• Passage to read:

____

Mn at 0.5 wt % or less
Manganese (Mn) is a specific resistance element and has an effect of improving magnetism, but when too much is contained, it may cause phase transformation after secondary recrystallization to adversely affect magnetism. Therefore, Mn may be included in an amount of 0.5 wt % or less. Specifically, Mn may be included in an amount of 0.01 to 0.3 wt %. More specifically, Mn may be included in an amount of 0.03 to 0.1 wt %.
Al at 0.005 wt % or less
Aluminum (Al) is combined with nitrogen in the steel to form an AlN precipitate, so in the embodiment of the present invention, an Al content is actively inhibited to avoid formation of an Al-based nitride or oxide. When such a precipitate is contained, it considerably affects a primary recrystallized grain size and thus affects the secondary recrystallization. In the embodiment of the present invention, since the secondary recrystallization is made insensitive to process variables by using only segregation elements without using precipitates, it is possible to reduce the elements forming precipitates as much as possible. When the content of Al is too large, since the formation of the AlN and Al2O3 is promoted, a purification annealing time for eliminating it increases, and the AlN precipitate and inclusions such as Al2O3 that have not been eliminated remain in a final product, which increases a coercive force, and thus the iron loss may increase. Therefore, Al may be included in an amount of 0.005 wt % or less.

____

• Challenge A: Retype part of the passage on manganese and aluminum content, beginning at the words "Mn at 0.5 wt" and stopping after "to 0.1 wt %.".
• Challenge B: Summarize the passage on manganese and aluminum content in two sentences.
• Challenge C:
Answer these questions from the passage on manganese and aluminum content.
(i) What is the narrowest range of Mn content given?
(ii) What precipitate does aluminum form when combined with nitrogen in the steel?
(iii) What does the embodiment use, instead of precipitates, to make secondary recrystallization insensitive to process variables?

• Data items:
____

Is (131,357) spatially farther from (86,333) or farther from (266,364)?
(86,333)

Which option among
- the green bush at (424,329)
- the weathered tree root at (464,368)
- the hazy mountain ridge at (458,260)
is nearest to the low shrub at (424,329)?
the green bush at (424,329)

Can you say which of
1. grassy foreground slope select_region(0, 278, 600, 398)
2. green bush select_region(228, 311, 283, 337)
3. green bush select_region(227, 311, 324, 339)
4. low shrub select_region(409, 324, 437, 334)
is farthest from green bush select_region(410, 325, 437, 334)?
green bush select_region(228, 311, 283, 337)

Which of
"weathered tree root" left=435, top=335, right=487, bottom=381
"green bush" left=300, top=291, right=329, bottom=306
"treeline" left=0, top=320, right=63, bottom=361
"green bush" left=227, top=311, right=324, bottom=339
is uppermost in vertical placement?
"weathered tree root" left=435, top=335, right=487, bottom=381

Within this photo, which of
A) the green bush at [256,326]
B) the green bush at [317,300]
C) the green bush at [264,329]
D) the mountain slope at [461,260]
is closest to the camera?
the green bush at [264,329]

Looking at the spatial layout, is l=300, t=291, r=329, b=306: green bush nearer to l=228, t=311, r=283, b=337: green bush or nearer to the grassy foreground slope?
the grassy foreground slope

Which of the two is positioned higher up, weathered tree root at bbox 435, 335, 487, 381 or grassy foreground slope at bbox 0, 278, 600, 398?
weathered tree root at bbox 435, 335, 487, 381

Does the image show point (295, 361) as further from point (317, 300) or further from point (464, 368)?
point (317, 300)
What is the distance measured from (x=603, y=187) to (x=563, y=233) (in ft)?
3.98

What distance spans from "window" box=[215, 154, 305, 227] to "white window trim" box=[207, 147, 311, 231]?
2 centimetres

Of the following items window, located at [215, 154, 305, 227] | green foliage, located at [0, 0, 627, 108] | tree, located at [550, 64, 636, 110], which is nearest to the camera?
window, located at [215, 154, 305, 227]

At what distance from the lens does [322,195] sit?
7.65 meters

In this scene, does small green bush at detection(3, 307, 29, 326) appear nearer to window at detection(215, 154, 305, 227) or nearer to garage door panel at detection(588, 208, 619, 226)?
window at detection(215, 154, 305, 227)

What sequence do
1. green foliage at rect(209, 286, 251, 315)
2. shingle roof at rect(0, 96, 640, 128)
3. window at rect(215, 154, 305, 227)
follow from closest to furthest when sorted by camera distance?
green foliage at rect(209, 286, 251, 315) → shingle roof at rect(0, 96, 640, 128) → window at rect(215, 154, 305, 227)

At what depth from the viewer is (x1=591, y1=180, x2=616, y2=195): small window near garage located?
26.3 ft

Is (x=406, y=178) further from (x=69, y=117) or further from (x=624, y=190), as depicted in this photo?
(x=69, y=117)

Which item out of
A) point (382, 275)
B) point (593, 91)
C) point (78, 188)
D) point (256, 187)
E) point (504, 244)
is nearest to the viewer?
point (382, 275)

____

• Final result A:
Mn at 0.5 wt % or less
Manganese (Mn) is a specific resistance element and has an effect of improving magnetism, but when too much is contained, it may cause phase transformation after secondary recrystallization to adversely affect magnetism. Therefore, Mn may be included in an amount of 0.5 wt % or less. Specifically, Mn may be included in an amount of 0.01 to 0.3 wt %. More specifically, Mn may be included in an amount of 0.03 to 0.1 wt %.

• Final result B: Manganese is a specific resistance element that improves magnetism, but too much of it may cause phase transformation after secondary recrystallization, so it may be included at 0.5 wt % or less. Aluminum combines with nitrogen to form AlN precipitates, and too much of it lengthens purification annealing and leaves AlN and Al2O3 in the final product, which raises coercive force and may increase iron loss, so it may be included at 0.005 wt % or less.

• Final result C:
(i) 0.03 to 0.1 wt %
(ii) AlN
(iii) Only segregation elements